This post is the second part of the series. Day 2 (part 1) is here.
So Android has this “accessibility” feature that lets you hang up on a call by tapping the power button.
Except what happens if you’re on a call, the screen turns off (say, you’re using the speakerphone, it’s on a table). How do you turn the screen back on?
You’re right! The answer is: you can’t! Instead it helpfully always hangs up on your caller.
Should only hang up on people with that button if the screen is already on. Not if it’s off.
Of course, this isn’t if during normal use the phone doesn’t decide to turn the screen back on when it’s held against your face, start pressing the hangup button then get the touchscreen “jammed” because of persperation.
(Despite this being named “day 2”, this is the first part.)
My normal phone arrangement consists of an iPhone 4 and a Nokia N900. iPhone gets my main SIM card for calls and the majority of my web browsing, N900 gets a mobile broadband SIM card for SSH, and other mobile Linux usage that doesn’t require a full laptop. Unfortunately the N900 is starting to show age, and I would use it as a primary phone, if not for the lack of UTMS-850 support that I require, and living in a blackspot for all carriers but Telstra.
Recently, a friend challenged me to put my Android trash-talking where my mouth was, and loaned me a Nexus S for a week, Google’s previous flagship Gingerbread phone. It’s okay – he has to use a HTC Mozart (a Windows Phone 7 device). In both cases we’re using devices that are released in late 2010, so they’re now showing their age.
I should point out from the start that he loaded the latest Gingerbread CyanogenMod ROM onto his phone, having failed to get an Android 4 CyanogenMod ROM to work (it popped up lots of crash messages). He got the Mozart with some custom ROM made by some Russian that I found on XDA developers, that gave it Windows Phone 7.5 (instead of 7.0) as well as all the Nokia applications, effectively turning it into a poor man’s Nokia Lumia phone. In both cases the phone is running a custom ROM with various enhancements not available in the stock ROM, and are rooted and unlocked – it’s a fair fight.
My friend attempted to load an Android 4 ROM on the device which didn’t work properly at all, with all the applications crashing. After loading the previous stable Gingerbread ROM instead and attempting four times to get my microSIM aligned in the slot, I was ready to go.
Immediately I’m told “download ConnectBot and Hacker’s Keyboard”. Okay. Done that. Installed it. The nice part of this is I don’t think it required any special sideloading trickery to get these things on there, and now I have a Dvorak soft keyboard.
I also notice there’s a big difference between this and my co-worker’s Samsung Galaxy S, which has an entirely broken build of some custom Android ROM on it. Talking my friends who use Android, CyanogenMod seems the way to go, and every one of them has loaded this onto their device. Manufacturer’s custom ROMs don’t last long.
Playing with it, there’s a nice complex “permissions” system for Market applications. I like this. But the problem with this system is it’s “take it or leave it”, there’s no way to revoke individual permissions to applications. I’m told later that there is infact a way to do this with CyanogenMod’s hacks, however it means temporarily granting applications the full requested access, and there’s no guarantee that the application won’t crash.
If I was to “fix” this, I’d force every Market application to either have an option to degrade gracefully in the absence of functionality, or give it access to a subset of or false information.

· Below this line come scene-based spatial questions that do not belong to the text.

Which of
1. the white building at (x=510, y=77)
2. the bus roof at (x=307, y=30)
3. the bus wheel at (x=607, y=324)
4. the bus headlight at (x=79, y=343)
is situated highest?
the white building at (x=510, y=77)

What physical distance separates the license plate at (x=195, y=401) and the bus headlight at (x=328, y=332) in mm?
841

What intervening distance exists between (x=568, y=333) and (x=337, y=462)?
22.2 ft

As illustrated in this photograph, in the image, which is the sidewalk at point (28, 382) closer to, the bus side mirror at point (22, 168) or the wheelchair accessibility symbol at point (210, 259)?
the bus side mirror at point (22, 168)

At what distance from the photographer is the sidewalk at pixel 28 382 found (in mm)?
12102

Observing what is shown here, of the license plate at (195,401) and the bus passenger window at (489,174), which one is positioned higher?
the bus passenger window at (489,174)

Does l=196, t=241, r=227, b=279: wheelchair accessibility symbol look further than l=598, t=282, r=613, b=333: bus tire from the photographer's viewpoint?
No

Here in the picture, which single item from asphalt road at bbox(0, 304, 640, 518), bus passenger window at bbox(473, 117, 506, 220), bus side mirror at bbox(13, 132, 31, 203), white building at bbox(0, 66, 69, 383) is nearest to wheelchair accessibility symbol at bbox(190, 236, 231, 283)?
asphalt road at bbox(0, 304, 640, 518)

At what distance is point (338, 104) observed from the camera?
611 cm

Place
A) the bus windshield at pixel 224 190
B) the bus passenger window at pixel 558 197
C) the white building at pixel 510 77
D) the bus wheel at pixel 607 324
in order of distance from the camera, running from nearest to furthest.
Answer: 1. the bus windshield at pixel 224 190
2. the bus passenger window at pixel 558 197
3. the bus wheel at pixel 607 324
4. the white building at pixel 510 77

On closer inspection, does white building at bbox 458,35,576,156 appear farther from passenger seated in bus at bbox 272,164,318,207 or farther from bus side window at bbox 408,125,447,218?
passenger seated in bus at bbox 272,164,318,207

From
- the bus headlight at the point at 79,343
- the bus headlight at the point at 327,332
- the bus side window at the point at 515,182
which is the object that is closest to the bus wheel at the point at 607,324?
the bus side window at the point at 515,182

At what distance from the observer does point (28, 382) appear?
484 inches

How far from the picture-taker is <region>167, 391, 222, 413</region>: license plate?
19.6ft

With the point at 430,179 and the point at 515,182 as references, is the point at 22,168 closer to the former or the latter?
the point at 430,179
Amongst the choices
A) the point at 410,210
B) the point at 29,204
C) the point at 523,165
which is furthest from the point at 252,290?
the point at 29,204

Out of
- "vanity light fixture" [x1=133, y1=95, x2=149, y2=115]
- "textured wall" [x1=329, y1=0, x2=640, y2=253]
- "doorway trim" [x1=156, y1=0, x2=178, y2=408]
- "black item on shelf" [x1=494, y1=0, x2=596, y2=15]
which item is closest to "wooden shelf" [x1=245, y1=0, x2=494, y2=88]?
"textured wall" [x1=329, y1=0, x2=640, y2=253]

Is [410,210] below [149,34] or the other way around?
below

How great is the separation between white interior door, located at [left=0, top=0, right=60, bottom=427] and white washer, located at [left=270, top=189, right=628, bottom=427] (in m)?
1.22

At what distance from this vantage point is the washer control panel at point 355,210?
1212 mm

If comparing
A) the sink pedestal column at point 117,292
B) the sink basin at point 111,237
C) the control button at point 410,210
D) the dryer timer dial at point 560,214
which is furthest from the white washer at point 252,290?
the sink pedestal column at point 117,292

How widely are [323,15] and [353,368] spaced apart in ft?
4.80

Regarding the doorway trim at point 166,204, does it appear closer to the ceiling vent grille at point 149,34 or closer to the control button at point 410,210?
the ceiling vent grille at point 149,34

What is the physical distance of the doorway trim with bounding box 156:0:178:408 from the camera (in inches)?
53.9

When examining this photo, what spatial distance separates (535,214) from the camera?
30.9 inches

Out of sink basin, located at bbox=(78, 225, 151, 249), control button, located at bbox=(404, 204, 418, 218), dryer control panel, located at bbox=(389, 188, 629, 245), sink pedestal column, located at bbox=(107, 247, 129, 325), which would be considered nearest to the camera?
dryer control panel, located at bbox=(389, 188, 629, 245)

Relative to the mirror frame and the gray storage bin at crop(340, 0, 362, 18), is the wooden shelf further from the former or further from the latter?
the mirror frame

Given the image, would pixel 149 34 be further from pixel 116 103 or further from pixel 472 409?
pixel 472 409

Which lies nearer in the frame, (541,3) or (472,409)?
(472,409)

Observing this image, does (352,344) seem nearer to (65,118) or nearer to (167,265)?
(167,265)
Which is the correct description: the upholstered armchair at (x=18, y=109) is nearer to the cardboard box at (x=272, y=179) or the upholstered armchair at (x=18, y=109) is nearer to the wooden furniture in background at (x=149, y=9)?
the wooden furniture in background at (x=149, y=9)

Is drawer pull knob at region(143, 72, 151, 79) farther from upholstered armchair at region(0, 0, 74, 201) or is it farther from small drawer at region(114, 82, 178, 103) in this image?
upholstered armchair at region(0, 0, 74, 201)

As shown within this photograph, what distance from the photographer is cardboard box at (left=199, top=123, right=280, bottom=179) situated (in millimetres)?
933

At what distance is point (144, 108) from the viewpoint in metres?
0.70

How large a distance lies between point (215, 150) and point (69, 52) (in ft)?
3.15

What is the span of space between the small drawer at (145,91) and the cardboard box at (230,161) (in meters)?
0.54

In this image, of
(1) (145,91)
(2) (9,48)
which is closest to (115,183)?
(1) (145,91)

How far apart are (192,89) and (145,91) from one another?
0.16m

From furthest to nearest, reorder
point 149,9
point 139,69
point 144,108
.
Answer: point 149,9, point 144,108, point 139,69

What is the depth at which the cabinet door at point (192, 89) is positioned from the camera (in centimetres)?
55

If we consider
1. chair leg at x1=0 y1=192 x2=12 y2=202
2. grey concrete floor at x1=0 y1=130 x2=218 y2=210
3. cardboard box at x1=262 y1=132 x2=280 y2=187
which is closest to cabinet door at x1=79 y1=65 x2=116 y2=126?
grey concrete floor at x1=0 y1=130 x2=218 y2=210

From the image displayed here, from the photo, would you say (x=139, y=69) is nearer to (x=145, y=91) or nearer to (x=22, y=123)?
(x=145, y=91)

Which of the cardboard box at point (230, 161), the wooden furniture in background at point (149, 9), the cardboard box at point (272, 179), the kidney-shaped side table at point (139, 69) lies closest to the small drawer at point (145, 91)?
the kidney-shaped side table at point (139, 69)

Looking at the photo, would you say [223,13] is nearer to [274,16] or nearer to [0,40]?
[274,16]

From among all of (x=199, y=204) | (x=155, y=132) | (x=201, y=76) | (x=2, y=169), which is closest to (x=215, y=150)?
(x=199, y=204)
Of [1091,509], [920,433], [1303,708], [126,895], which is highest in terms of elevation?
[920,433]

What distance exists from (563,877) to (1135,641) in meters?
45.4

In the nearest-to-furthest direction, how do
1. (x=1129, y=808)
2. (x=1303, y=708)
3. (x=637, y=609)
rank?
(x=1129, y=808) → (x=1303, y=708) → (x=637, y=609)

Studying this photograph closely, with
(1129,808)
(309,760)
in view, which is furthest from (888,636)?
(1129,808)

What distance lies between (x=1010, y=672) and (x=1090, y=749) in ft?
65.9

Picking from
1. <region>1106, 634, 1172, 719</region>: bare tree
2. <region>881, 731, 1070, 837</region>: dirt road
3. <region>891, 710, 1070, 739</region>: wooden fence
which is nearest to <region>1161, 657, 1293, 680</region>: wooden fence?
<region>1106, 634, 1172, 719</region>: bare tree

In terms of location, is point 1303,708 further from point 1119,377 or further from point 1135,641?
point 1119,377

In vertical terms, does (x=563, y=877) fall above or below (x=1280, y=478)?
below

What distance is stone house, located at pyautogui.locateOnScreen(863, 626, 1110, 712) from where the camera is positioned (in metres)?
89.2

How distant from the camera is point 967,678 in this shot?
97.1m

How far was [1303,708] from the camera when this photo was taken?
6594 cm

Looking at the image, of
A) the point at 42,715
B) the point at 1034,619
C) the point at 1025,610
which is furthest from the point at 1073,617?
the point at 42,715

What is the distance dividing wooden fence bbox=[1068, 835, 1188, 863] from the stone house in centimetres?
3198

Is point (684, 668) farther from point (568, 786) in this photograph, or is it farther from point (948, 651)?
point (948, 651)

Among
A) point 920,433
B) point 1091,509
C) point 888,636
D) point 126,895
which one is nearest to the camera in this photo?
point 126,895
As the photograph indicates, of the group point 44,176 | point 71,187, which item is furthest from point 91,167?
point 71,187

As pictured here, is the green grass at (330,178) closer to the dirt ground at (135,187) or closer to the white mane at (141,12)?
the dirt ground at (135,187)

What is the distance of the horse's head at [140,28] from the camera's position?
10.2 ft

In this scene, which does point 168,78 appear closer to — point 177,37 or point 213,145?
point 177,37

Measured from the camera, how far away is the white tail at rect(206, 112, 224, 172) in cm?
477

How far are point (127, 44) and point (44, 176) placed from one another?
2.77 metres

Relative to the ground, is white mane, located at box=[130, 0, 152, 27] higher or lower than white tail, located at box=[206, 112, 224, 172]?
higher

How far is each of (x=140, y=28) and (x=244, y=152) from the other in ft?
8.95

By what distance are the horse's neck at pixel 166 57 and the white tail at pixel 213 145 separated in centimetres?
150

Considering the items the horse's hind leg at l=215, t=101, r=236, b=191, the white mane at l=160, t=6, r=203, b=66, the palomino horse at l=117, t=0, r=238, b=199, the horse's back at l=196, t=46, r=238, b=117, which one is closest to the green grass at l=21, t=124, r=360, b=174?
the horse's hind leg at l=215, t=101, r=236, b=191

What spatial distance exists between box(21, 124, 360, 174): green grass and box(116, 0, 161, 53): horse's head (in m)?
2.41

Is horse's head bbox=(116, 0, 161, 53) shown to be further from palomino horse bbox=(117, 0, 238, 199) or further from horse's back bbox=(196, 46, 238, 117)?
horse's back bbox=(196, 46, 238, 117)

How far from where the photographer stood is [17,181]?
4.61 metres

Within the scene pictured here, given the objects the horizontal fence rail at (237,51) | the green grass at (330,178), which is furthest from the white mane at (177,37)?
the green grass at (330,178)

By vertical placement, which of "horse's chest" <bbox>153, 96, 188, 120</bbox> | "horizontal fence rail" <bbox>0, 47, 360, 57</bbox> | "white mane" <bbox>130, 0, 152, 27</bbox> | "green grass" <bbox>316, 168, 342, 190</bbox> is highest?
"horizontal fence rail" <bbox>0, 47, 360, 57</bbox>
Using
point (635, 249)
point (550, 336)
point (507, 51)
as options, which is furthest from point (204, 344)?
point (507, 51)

For example, an application that wants access to your contact list may be granted access to an empty contact list just for that application, or only certain groups of your contacts. It could also push writes to the contact list to another list entirely, or allow you to prompt on those. In the end the applications that leak your entire contact list to third parties would be exposed, shamed, and removed.
The default homescreen, while it looks cute, I’m told uses a lot of battery life. It also lags the interface a lot. In fact, even with the fancy homescreen, the phone is still very unresponsive, and UI transitions are choppy. This is the price for running your UI in a virtual machine.
The calendar widget doesn’t appear on the home screen by default – almost like the calendar is an afterthought. Several UI problems present themselves, all of them are fixed in Android 4:
- The homescreen applet only shows your next appointment, but still lets you occupy large amounts of screen space to hold the applet.
- When you want to edit an appointment, the only way to do this is by a context menu. There’s no edit button that’s just shown, despite loads of space to put one.
- When you actually edit that appointment, the button order is: Done, Cancel, Delete. It is very easy to confuse “Done” and “Delete” (who reads labels), and there should be a very obvious cue that you’re about to do a potentially disasterous operation. As an example, on the iPhone, delete buttons are marked in red.
I’m having a lot of reception problems with the phone at home on data, it seems to be using Telstra’s GSM-900 GPRS network (despite being connected to WiFi). The 3TELSTRA UTMS-2100 network has patchy coverage at best at my house, and the lack of UTMS-850 on this version of the phone is really starting to show a problem. I imagine this is only going to get worse once I try to teather with it. There is another version of this phone that supports UTMS-850, however this is at the exclusion of GSM-900, meaning it won’t work on other Australian mobile networks.